• _Problem to work on_:
In the records below, the line with "Steam iron with" opens the range and the line with "Rot Gebraucht 2018" closes it; print that range exactly and nothing else.

• _The data_:
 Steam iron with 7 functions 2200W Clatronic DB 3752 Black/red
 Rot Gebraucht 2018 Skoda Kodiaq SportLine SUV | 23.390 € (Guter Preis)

---

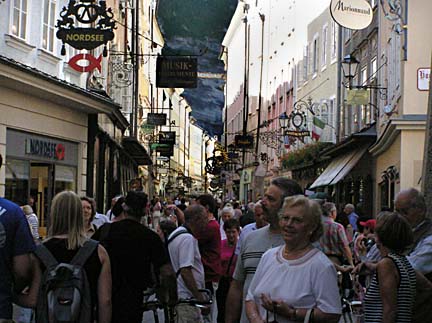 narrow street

• _Answer section_:
 Steam iron with 7 functions 2200W Clatronic DB 3752 Black/red
 Rot Gebraucht 2018 Skoda Kodiaq SportLine SUV | 23.390 € (Guter Preis)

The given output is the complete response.